Information provided:
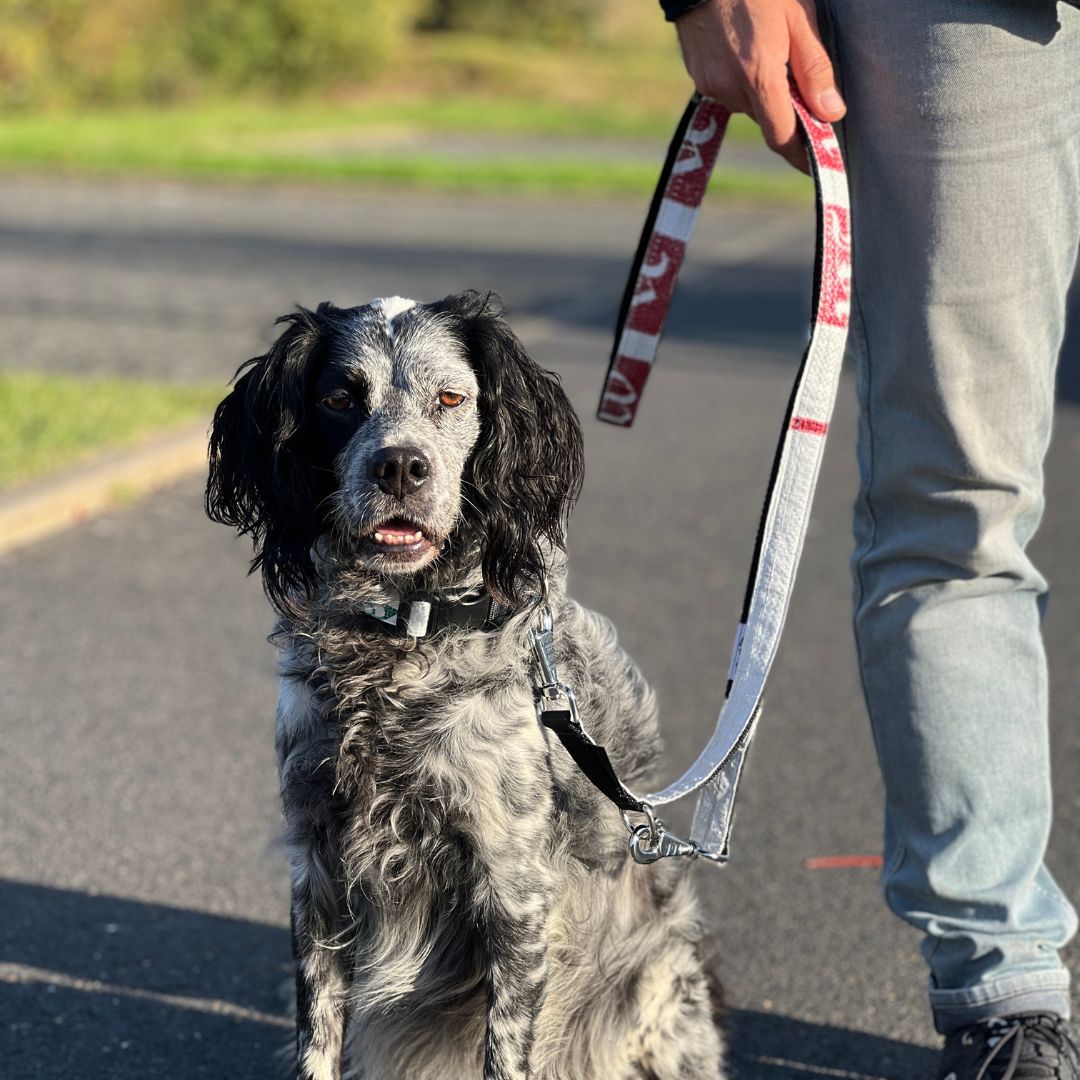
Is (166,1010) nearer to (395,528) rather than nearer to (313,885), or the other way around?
(313,885)

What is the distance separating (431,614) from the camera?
267 centimetres

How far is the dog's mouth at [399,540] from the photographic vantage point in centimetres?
260

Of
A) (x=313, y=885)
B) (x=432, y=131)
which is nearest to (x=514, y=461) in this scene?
(x=313, y=885)

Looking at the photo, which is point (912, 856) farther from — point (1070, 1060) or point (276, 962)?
point (276, 962)

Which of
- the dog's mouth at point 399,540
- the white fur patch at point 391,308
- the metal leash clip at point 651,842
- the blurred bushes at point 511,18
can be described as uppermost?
the white fur patch at point 391,308

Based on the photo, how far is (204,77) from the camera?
41938 millimetres

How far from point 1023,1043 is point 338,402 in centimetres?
171

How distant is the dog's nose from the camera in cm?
258

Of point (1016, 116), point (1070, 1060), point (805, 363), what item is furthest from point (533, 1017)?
point (1016, 116)

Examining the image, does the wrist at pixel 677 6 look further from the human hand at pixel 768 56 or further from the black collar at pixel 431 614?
the black collar at pixel 431 614

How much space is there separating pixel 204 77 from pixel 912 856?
42288 millimetres

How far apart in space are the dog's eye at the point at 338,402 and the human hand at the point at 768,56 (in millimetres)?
885

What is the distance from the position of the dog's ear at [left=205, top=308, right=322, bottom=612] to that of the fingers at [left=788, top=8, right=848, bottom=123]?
963mm

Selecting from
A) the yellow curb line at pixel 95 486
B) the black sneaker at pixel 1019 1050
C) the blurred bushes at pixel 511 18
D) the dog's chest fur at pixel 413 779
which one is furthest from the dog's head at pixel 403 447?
the blurred bushes at pixel 511 18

Work required:
Lay out the material above as a Markdown table with the columns "Row" and "Line", one line per row, with blank lines left out. Begin at the line that has "Selecting from" and continue through the end of the material.

Solved problem:
| Row | Line |
|---|---|
| 1 | Selecting from |
| 2 | A) the yellow curb line at pixel 95 486 |
| 3 | B) the black sneaker at pixel 1019 1050 |
| 4 | C) the blurred bushes at pixel 511 18 |
| 5 | D) the dog's chest fur at pixel 413 779 |
| 6 | which one is furthest from the dog's head at pixel 403 447? |
| 7 | the blurred bushes at pixel 511 18 |